What should be copied is the stretch of entries below from the line with "Zipper ZI-HEK40V-AKKU Elektrische" up to and including the line with "Noblechairs Hero TX", exactly and without images.

DATASET:
[Start of section]

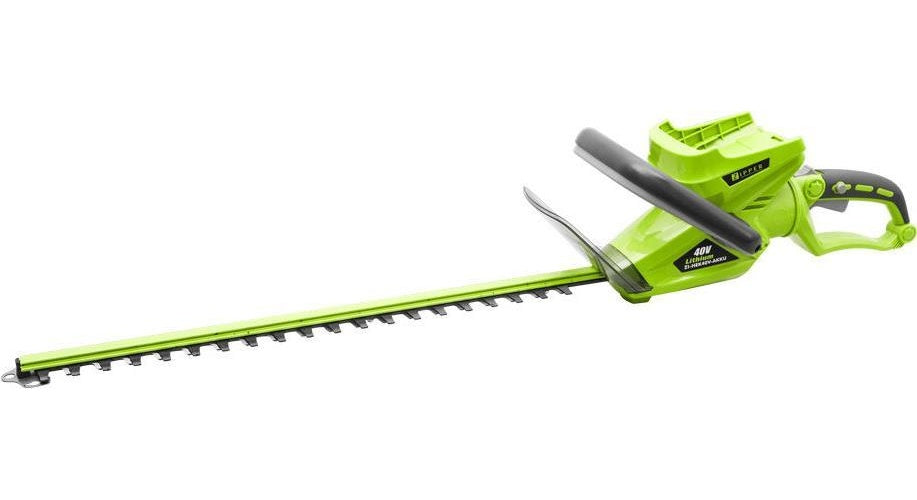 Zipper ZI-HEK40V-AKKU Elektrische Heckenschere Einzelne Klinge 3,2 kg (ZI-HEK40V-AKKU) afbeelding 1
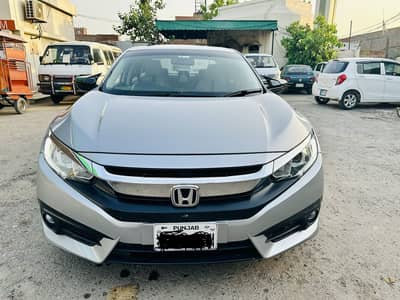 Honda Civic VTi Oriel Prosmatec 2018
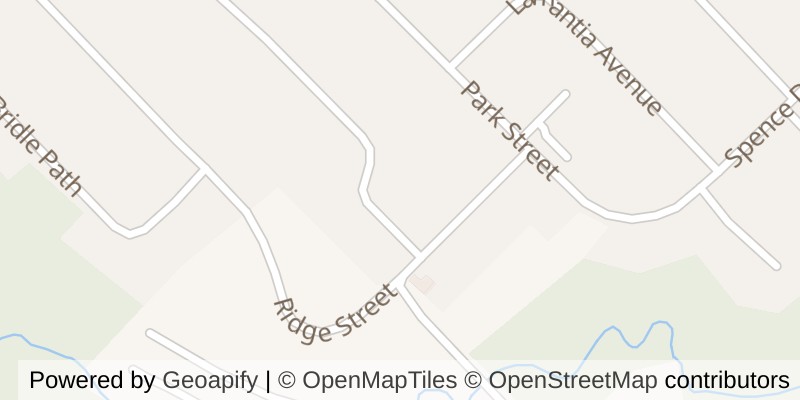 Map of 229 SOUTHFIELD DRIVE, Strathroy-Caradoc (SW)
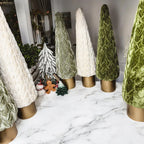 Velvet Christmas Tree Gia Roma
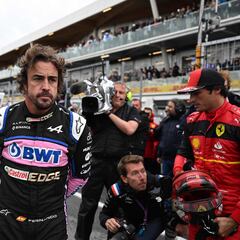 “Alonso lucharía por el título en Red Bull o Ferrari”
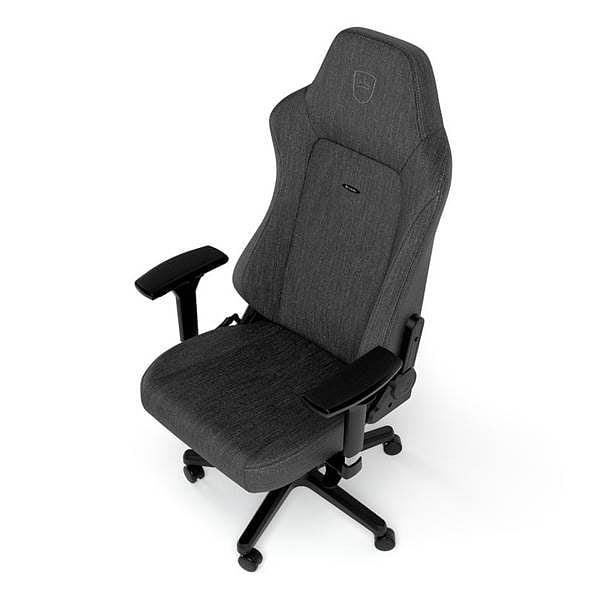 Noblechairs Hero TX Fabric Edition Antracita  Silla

[End of section]
[Start of section]

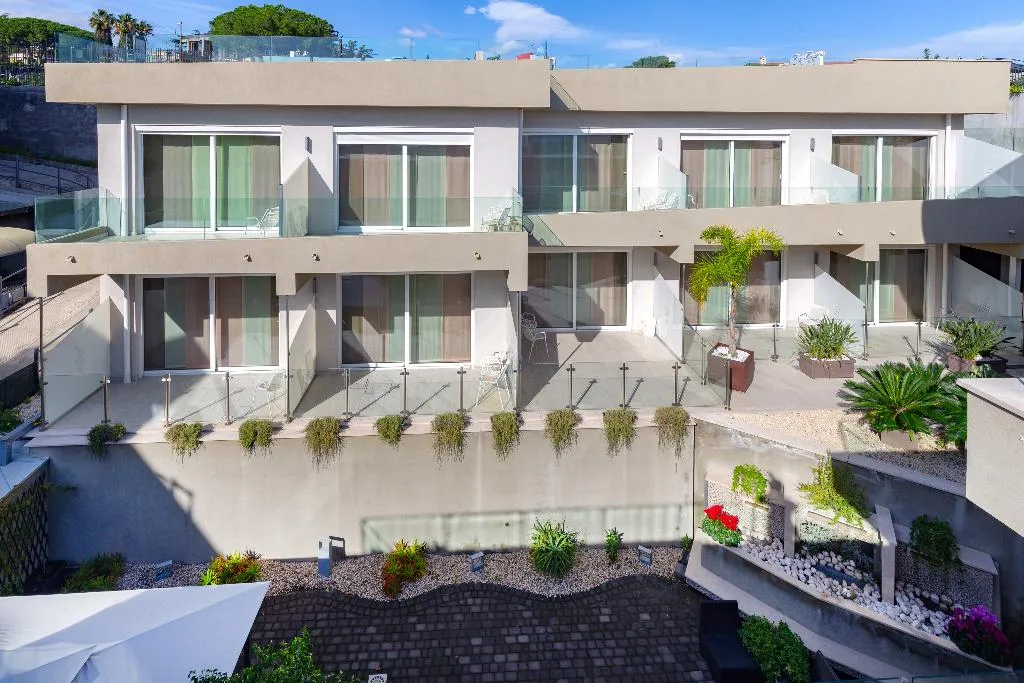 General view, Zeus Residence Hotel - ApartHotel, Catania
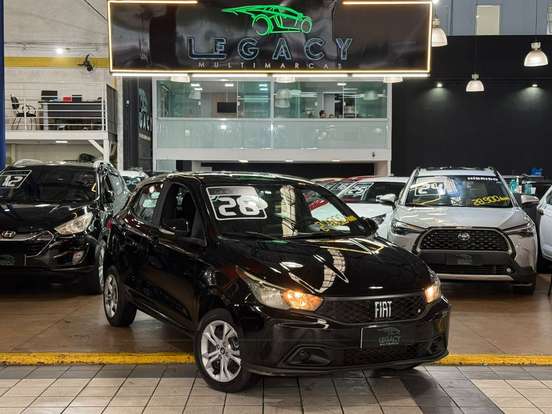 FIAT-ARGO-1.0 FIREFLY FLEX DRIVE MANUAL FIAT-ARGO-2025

[End of section]

RESPONSE:
 Zipper ZI-HEK40V-AKKU Elektrische Heckenschere Einzelne Klinge 3,2 kg (ZI-HEK40V-AKKU) afbeelding 1
 Honda Civic VTi Oriel Prosmatec 2018
 Map of 229 SOUTHFIELD DRIVE, Strathroy-Caradoc (SW)
 Velvet Christmas Tree Gia Roma
 “Alonso lucharía por el título en Red Bull o Ferrari”
 Noblechairs Hero TX Fabric Edition Antracita  Silla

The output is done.